— Requirement —
Reproduce word for word the portion of the text below on Pfizer's Supreme Court petition that opens with the words containing "Vyndaqel and Vyndamax are" and closes with "just $35 per month.".

— Page excerpt —
--------------------------------------------------

In October 2022, Pfizer filed a petition with the Supreme Court of the United States, seeking to overturn a lower court decision that prohibited Pfizer from providing financial help to Medicare beneficiaries access Vyndaqel and Vyndamax. In its petition, Pfizer is challenging the United States Department of Health and Human Services’ (HHS’) interpretation of the anti-kickback statute and is seeking to establish that the anti-kickback statute is only violated if the person offering the remuneration to induce purchase of a federally reimbursed healthcare item intends to corrupt the recipient’s medical decision-making.
Vyndaqel and Vyndamax are used to treat transthyretin amyloid cardiomyopathy (ATTR-CM), a rare but life-threatening heart disease, and currently cost $225,000 per year, with estimated patient co-pays around $13,000 per year. Pfizer’s proposed assistance program would lower that out-of-pocket cost to just $35 per month.

--------------------------------------------------

— Record set —
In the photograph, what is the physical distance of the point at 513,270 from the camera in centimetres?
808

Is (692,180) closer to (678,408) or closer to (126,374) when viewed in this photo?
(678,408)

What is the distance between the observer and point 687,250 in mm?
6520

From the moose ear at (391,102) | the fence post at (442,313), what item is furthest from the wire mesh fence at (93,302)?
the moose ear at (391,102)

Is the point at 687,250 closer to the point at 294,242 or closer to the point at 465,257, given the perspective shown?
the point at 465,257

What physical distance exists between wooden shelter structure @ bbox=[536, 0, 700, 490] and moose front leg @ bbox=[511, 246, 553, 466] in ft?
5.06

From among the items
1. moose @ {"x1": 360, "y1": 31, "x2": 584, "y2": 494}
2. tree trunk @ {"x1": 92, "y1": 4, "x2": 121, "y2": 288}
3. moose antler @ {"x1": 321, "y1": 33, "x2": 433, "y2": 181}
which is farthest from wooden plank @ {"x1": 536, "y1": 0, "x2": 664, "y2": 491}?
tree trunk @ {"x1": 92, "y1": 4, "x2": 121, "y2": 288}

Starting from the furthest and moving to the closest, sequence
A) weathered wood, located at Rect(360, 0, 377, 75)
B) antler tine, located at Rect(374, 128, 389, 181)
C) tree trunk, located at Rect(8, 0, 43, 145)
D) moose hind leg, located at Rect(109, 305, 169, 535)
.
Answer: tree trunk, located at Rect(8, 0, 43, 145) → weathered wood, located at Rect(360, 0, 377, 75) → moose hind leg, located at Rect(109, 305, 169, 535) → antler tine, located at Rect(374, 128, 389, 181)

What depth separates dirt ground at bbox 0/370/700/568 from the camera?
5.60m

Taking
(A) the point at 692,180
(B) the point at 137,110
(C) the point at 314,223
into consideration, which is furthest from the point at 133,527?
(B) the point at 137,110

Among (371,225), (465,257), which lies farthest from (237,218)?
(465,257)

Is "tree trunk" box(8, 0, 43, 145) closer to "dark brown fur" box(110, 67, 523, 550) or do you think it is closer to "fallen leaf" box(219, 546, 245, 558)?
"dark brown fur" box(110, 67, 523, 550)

--------------------------------------------------

— Exercise solution —
Vyndaqel and Vyndamax are used to treat transthyretin amyloid cardiomyopathy (ATTR-CM), a rare but life-threatening heart disease, and currently cost $225,000 per year, with estimated patient co-pays around $13,000 per year. Pfizer’s proposed assistance program would lower that out-of-pocket cost to just $35 per month.